江月白沒好氣地說道,“誰高興給你處理這些雞毛蒜皮的破爛事兒啊。你自己找的小三自己處理。”
“那不行。你是朕的皇后。這不是我找的小三。這是那個guojia給我找的小三。我也沒辦法的事兒。”李北辰硬湊過去親。
江月白今天卻后仰著不讓親。
“別遇事就甩鍋給國家。你把它直接剁了得了。”
“剁了你不也沒得用,嗯?”李北辰把江月白使勁往自己身體上一按,緊密地貼合在一起,“而且剁了也不解決問題。她們還是一樣會扯皮拉筋,還是會爭會搶。這是人性,改變不了。”

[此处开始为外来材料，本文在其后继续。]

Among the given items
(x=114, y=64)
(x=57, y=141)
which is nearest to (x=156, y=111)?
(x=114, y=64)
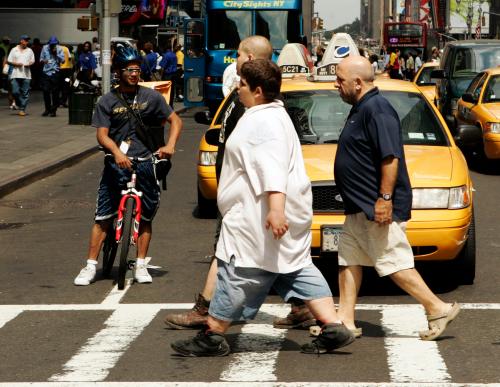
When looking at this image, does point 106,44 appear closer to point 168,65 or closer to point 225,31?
point 225,31

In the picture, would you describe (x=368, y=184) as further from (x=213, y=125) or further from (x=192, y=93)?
(x=192, y=93)

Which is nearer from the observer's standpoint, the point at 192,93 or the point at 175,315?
the point at 175,315

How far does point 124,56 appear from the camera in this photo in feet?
29.9

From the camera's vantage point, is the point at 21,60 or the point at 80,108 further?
the point at 21,60

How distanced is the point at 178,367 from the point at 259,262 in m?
0.73

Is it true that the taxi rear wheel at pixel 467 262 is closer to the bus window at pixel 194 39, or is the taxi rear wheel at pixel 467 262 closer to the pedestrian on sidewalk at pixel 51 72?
the pedestrian on sidewalk at pixel 51 72

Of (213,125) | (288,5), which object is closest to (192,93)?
(288,5)

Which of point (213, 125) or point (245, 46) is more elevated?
point (245, 46)

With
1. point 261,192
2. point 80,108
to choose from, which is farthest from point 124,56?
point 80,108

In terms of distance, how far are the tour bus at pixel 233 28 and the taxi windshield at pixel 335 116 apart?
2205 cm

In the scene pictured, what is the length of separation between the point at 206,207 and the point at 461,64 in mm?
13350

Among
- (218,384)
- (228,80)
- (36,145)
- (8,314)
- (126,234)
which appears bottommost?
(36,145)

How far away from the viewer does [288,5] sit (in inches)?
1297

江月白沒好氣地說道,“要不你解散后宮吧。言情小說里都這么寫的。天塌不下來。”
“那行,我明天上早朝的時候就宣布這事兒。到時候你被御史彈劾我可不管。”李北辰笑著一手摁住她的腰,一手摁住她的腦袋,“到時候,群臣肯定要求廢后。你是不是扔下我跟孩子們不管了,自己跑了。”
江月白還真這么想。真不想管今天這樣的破爛事兒。她們唯一沒有想到的就是清貴人已經懷孕了。不然,今天她們這步棋走得也不差。
李北辰一頓熱吻下來,兩個人都有些眩暈。
“大白天呢。”
“想要。”
“有起居注啊。”
“還是想。”
他跟她彼此之間太有那種感覺了,就是直接的這種強烈的吸引。鑰匙很大,鎖的齒輪很復雜,旋轉起來嘎嘎嘎地響,紋絲合縫,又不止于此。實在讓人快樂得墜入仙境。
這種情投意合的兩情相悅,讓兩人都像是第一次玩游戲的孩子,對此這種快樂上了癮。每次都不一樣,每次都更令人沉醉,更令人想要。
平靜后,江月白躺在李北辰懷里,心里的氣消去了不少。
“今天這事兒,說明后宮的醫療制度上有漏洞。就算有三名太醫同時上門,也解決不了像今天的事情。你看過《甄嬛傳》吧?里面一個太醫跟兩個后妃勾搭,還讓皇上喜當爹。”
江月白說著看向李北辰的腦袋上方。
李北辰被這么一看,頓時感覺頭上長了草,好癢,“你說怎么改。”
“要不借鑒下現代的醫療制度?”江月白的手指在李北辰的胸口上畫圈,順便揪一揪上面的毛。
“具體怎么個借鑒法?要不你寫個方案,拿給我看看?”
“行。”江月白揪住一根毛拽了拽,疼得李北辰咧了下嘴,“疼嗎?不疼吧。”
“我揪你一根試試。”
“你敢?”江月白說話之間就把毛給揪了下來,“比如說,太醫就不要上門了。在現代哪有上門給看病的。不管是懷孕還是腿斷了胸口上被捅了刀子不都得上醫院嘛。上門看病的英俊醫生,孤單寂寞的美麗獨居少婦。嘖嘖。”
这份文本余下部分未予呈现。